If french fries are bad, why do they taste so good?
Eating fries instead of fruit makes you age faster, and not in a good way
By Sinthia Mireya Turcios of Washburn Senior High, ThreeSixty
December 17, 2009
Our parents have been trying to make us eat vegetables and fruits since birth to try and keep us healthy, but as we grow into our pre-teen and teen years, our parents start to let us have more choices of our own. One of these is choosing what we eat.
It seems teens prefer bad foods, according to a study by the Centers for Disease Control and Prevention, a federal agency responsible for monitoring the health of Americans.
Released in late September, the report showed only 32 percent of teens reported eating at least two servings of fruit daily. Only thirteen percent reported eating at least three servings of vegetables each day. It's recommended that everyone eat two servings of fruit and three servings of vegetables a day to be and keep in good health.
Only 1 in 10 teens eat the combined amount of recommended daily servings of fruits and vegetables, according to the study.
Teens often don't know how the amount of junk food they eat can affect their health now and in the future.
Bad foods are those that contain a lot of sugar and fat. Calories from foods like these are more easily stored by the body, which means they make you gain weight. "Fat takes longer to digest, around nine hours," said Jamie Stang, who has a PhD in nutrition and is the current public health nutrition major chair at the University of Minnesota.
"If you eat a fast food or junk food meal with a high fat content around 4 p.m., the fat won't be digested until after you are asleep. Since you won't be burning much energy then, it's more likely to be stored as fat. You gain weight and other diseases can occur because of the impact of a high fat diet," Stang said.
Eating junk food can make your heart, liver, and other parts of your body age quicker.
Stang said a small amount of sugar in your blood is good for you, but high amounts accelerate damage to your blood vessels and organs.
"This makes it easier for fat to deposit in arteries, which then puts you at risk of a heart attack or stroke," Stang said.
Teenagers are still growing, which means they need a lot of energy and tend to have higher metabolisms, which is the process of your body converting food to energy.
"When people are eating high fat foods, their body either burns it or stores it. As you get old, your metabolism gets worse. By the time you hit 30-35 years of age, your metabolism has slowed down," Stang said.

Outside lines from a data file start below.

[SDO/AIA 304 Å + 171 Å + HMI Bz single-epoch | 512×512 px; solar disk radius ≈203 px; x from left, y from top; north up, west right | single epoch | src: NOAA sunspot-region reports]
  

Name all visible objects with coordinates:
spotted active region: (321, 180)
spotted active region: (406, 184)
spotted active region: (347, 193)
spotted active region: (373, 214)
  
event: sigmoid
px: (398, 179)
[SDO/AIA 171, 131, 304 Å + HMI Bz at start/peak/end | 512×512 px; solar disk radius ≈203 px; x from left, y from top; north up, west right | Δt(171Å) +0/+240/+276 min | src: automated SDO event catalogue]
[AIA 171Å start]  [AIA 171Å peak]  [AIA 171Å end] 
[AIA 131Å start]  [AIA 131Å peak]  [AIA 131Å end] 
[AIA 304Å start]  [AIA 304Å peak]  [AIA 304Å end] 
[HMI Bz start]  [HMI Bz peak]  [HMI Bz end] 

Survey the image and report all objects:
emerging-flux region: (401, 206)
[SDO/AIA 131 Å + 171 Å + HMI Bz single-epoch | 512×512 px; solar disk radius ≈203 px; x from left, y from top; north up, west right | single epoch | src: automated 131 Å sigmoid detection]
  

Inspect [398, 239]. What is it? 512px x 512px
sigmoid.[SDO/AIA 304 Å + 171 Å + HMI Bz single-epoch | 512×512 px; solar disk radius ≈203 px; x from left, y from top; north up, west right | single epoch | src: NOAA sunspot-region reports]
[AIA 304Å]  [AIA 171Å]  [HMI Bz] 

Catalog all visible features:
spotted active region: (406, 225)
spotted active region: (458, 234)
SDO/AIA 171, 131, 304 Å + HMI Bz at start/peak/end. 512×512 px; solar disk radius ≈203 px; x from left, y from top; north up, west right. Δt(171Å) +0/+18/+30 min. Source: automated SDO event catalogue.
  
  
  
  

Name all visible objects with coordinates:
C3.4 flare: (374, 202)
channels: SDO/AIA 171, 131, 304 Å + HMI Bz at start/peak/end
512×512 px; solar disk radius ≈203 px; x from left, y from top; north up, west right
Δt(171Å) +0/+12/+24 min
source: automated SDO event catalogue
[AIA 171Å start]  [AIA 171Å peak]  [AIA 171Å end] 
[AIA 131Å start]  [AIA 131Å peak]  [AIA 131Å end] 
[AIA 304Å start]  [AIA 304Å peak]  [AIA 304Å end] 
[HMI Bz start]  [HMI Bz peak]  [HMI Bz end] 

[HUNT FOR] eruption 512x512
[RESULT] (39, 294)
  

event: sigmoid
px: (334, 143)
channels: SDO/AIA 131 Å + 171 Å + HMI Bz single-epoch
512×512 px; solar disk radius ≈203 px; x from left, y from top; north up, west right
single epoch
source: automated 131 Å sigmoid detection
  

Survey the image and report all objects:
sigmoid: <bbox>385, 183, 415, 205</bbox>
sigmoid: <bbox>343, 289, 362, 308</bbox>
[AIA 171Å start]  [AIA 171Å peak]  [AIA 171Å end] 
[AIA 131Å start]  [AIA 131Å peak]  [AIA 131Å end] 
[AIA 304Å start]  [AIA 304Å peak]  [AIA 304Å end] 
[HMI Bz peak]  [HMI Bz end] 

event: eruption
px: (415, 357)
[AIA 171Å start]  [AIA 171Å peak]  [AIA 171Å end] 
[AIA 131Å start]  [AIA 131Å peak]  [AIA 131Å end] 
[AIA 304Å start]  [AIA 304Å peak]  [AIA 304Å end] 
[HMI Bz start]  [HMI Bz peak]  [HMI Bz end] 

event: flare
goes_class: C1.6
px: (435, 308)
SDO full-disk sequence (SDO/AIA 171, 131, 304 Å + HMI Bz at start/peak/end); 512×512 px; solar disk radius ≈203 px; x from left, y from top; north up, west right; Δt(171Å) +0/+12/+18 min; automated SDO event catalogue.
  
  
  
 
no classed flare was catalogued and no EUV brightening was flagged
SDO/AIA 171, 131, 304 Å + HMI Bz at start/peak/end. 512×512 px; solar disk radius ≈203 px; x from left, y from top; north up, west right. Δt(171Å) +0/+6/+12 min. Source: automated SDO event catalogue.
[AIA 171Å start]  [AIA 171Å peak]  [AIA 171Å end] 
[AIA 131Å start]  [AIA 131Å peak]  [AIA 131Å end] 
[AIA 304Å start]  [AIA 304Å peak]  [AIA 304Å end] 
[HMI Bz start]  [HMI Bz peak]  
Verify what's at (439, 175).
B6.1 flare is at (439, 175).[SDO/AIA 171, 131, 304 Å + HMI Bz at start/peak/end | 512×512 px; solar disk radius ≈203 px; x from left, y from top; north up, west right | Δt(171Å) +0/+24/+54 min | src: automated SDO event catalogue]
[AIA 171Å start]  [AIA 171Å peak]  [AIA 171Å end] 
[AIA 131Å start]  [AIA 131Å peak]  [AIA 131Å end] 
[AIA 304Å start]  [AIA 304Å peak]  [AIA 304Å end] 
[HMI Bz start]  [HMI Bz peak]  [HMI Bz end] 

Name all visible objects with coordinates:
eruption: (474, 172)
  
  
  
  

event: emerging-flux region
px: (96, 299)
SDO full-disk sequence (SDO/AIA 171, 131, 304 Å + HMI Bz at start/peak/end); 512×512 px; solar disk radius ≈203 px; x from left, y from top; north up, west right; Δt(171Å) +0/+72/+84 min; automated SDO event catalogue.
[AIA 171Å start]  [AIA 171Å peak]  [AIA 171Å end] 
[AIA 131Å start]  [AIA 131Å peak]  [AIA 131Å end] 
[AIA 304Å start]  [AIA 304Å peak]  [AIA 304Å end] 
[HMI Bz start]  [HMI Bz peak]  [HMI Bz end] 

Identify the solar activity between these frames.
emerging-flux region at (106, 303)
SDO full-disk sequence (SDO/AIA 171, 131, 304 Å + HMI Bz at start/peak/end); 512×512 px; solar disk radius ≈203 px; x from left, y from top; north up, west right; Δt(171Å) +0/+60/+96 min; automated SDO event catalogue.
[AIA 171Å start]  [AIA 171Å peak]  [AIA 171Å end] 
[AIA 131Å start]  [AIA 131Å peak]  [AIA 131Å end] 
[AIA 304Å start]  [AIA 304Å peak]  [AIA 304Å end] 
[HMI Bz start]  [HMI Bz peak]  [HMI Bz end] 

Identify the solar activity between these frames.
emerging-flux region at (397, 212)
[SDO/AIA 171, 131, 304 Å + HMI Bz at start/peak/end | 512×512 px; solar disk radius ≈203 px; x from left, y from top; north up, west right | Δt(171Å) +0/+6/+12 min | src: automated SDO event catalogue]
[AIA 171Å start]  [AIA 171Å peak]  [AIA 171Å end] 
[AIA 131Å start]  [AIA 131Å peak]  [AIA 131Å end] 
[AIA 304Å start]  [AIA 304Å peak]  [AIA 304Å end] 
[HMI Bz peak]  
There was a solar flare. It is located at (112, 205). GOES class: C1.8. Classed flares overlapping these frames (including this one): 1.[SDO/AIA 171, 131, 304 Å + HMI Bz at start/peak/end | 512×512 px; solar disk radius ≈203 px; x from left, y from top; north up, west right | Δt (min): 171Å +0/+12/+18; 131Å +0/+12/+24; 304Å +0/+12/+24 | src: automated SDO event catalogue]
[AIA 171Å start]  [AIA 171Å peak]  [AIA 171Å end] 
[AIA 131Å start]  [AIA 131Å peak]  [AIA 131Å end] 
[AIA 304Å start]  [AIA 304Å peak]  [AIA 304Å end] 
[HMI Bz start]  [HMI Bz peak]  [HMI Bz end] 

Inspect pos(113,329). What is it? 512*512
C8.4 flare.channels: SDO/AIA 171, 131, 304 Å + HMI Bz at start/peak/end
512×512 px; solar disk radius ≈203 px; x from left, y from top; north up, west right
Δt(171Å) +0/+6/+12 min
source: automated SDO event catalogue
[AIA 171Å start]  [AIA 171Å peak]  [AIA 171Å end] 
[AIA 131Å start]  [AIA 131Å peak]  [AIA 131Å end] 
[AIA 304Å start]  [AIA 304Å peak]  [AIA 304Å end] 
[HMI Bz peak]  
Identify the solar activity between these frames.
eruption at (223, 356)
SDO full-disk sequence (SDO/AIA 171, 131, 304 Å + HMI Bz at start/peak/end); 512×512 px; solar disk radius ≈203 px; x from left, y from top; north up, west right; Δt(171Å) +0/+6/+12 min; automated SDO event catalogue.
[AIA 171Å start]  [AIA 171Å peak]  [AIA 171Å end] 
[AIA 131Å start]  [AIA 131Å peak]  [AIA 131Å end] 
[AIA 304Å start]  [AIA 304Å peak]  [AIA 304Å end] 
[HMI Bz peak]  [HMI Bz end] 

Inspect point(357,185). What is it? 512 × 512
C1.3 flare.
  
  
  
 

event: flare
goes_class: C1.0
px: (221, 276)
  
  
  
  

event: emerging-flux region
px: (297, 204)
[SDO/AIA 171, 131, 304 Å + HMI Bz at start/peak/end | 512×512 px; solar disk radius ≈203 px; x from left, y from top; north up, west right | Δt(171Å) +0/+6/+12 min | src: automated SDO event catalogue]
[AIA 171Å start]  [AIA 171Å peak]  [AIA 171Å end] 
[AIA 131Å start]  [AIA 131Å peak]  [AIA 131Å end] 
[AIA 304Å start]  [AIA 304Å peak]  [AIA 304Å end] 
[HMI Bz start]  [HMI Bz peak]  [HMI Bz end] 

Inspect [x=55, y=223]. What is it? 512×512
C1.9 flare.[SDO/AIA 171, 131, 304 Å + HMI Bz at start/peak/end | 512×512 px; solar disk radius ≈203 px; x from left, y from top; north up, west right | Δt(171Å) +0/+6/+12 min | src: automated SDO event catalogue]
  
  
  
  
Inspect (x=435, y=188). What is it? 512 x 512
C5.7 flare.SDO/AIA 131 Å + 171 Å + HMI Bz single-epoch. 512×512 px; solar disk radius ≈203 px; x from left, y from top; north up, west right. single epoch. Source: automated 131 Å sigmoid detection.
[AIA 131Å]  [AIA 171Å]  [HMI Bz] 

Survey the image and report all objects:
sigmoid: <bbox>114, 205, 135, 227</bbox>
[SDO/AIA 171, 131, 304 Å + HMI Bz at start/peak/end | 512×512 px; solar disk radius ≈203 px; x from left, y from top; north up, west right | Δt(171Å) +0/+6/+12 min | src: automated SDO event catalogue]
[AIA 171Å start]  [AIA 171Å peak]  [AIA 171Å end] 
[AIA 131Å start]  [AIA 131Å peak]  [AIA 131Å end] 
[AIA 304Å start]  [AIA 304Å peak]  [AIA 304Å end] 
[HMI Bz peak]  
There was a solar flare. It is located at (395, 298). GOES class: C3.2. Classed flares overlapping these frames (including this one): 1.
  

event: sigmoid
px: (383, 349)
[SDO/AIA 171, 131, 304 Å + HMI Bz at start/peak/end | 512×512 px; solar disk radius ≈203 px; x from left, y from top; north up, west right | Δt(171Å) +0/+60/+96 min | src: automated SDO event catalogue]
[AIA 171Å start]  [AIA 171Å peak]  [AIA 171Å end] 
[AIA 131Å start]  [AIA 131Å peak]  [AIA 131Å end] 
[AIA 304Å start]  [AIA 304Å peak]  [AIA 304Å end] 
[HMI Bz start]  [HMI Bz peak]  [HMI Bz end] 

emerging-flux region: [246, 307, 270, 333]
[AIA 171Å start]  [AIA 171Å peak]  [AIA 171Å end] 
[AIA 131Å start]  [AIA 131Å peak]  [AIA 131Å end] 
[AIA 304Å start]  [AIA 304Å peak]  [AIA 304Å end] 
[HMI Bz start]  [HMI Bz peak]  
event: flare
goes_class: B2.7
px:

When teens are active, either by doing a sport in or out of school, they stay at an average weight. Even though you may be in a sport for every season in your school, you may still be at risk of obtaining any disease that obesity brings, as you grow into an adult.
"The risk of disease won't be seen in adolescence, when people are still active. But most people do not have much time during their middle life years to be highly active because of work, home and family demands. Having developed poor eating habits in their teenage years makes them more likely to have poor eating habits in the adult years," Stang said. "Often they are used to eating a lot of food (which you need as an active teen, but don't need as a sedentary adult). This makes them prone to weight gain and disease risk unless they can change their habits, which they may find hard to do after years of eating poorly."
Just because you can eat a lot of junk food and not gain weight now doesn't mean there's no impact on your health. People who don't eat enough vegetables and fruits have a high risk of getting diabetes, clogged arteries, heart disease, or high blood sugar, which can lead to diabetes.
The consequences that come with not eating healthy can have short- and long-term effects on your body. A short-term effect is, for example, if you don't eat enough fiber and instead eat something like a hamburger, you may feel full but you get hungry sooner because your body stores that high-fat food right away. Then you're just hungry again and if you eat another high-fat meal, your body will again store most of those calories instead of burning them.
If you don't eat enough fruits, you tend to get constipated a lot more. Over your lifetime, if you don't get enough fiber, you can get colon or stomach cancer.
Talking about eating healthy sometimes sounds more complicated than it should, with all those big words like carbohydrates. And even though we think we do, a lot of us teens don't know what a balanced meal is.
A balanced meal can vary a lot but for the most part it should have something that gives you fiber like bread, grains, or pasta. Also it should have vitamins and nutrients, which help your body function well, which can easily be found in fruits, vegetables, and salads. Also a balanced meal should include protein like nuts, milk, beans or meat.
So if French fries are bad for you, why do they taste so good?
"Thousands of years ago, humans used to choose foods high in fats and sugars to store that fat in their bodies for when the times of not having enough food came. Over the thousands of years, we still haven't overcome that type of thinking," Stang said.
So, in other words, our bodies are programmed to want fatty and sugary foods to build up body fat in case we have to go without food in the future. But here in the U.S., cases of long-term starvation are rare, whereas obesity is not.